• Exercise passage:
● ● ●

Friday, November 9, 2012

Friday Misery - bed checks...ALL IN!!

Wave your Chiz Rags barners! Trooper'll show you how after he's done slamming a case of Monster energy drinks and trimming Pat Dye's toenails. Rally around Jonna and create a "very powerful all-in movement" help load the moving trucks.

It's a family tradition
This is one of college football's richest historical series. Georgia and Auburn have shared alumni/players/coaches over the decades and the overall series is as tight as a virgin butthole during a routine prostate exam. Many feel that this game has long been a friendly rivalry. Some would even suggest to you that it is similar to a couple brothers playing a casual game of two-hand touch in a freshly mown backyard.


I reject the notion that this series was or ever will be "friendly". Wholeheartedly reject it. Anyone who suggests otherwise has bounced too many times on Uncle Verne's knee. That or they really enjoy rooting for other SEC teams while singing Kum-Ba-Ya in their bath robe on a bed of daisies. "Go War Eagles!! Beat the Ducks! Oh yeh, SEC baby!"
Tra ain't got no broken wing!

● ● ●

• Exercise 1: According to the Georgia–Auburn blog post, what have the two schools shared over the decades?
• Exercise 2: Carry on the Georgia–Auburn blog post past its last line, keeping the same voice.

• Data records:

● ● ●

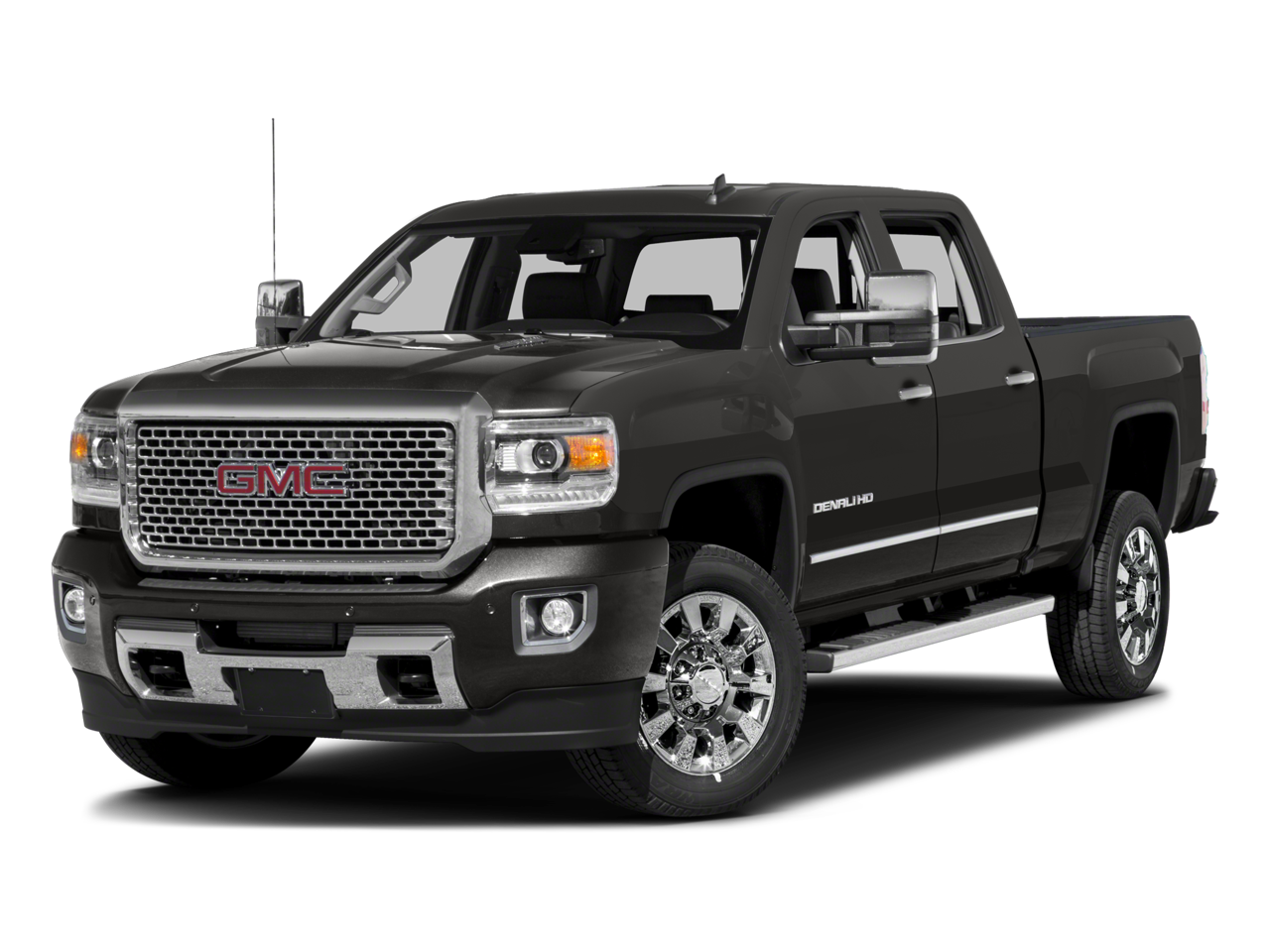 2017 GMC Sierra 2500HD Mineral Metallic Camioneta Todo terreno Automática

● ● ●

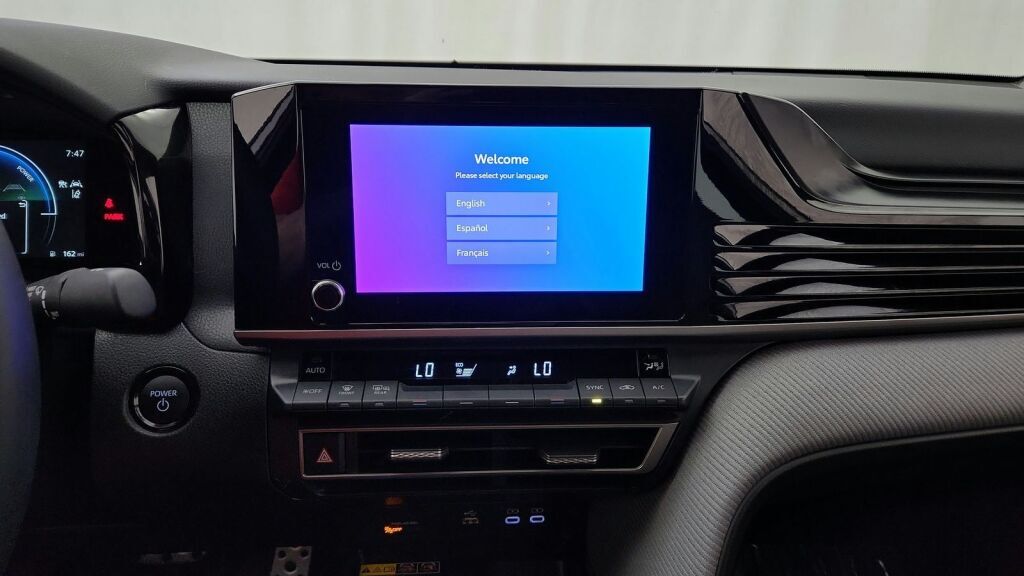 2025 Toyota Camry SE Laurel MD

● ● ●

• Response area 1: Alumni, players and coaches.

• Response area 2:
Friggin' hippies...with your ridiculous harmonious solidarity. While y'all were eating mushrooms and blasting Mr. Mister out of Russell Hall's windows THEY WERE TURNING WATER HOSES ON US GODDAMMIT!! Years later they tried to kill Reggie Brown. Laid him out on the turf and then danced around his inanimate body like rejects from MC Hammer's "posse". Get your shit together dude. This isn't just a $cam and Fairley 2010 thing hombre. It cuts deeper. The lineage is twisted and gnarled. They're a schizophrenic step cousin-in-law at best. The kid your parents force you to play with at family reunions, but instead you leave them in the backyard after telling them to count to threes. "Voodoo magic..pppffpt!"

If you're STILL not convinced, ask yourself this: Was Tra battle just wanting bragging rights over little brother Brandon Cox in 2006? Was Michael Johnson just adding to the familial atmosphere when he WENT OFF on the barners in 2002? AND AGAIN in 2003!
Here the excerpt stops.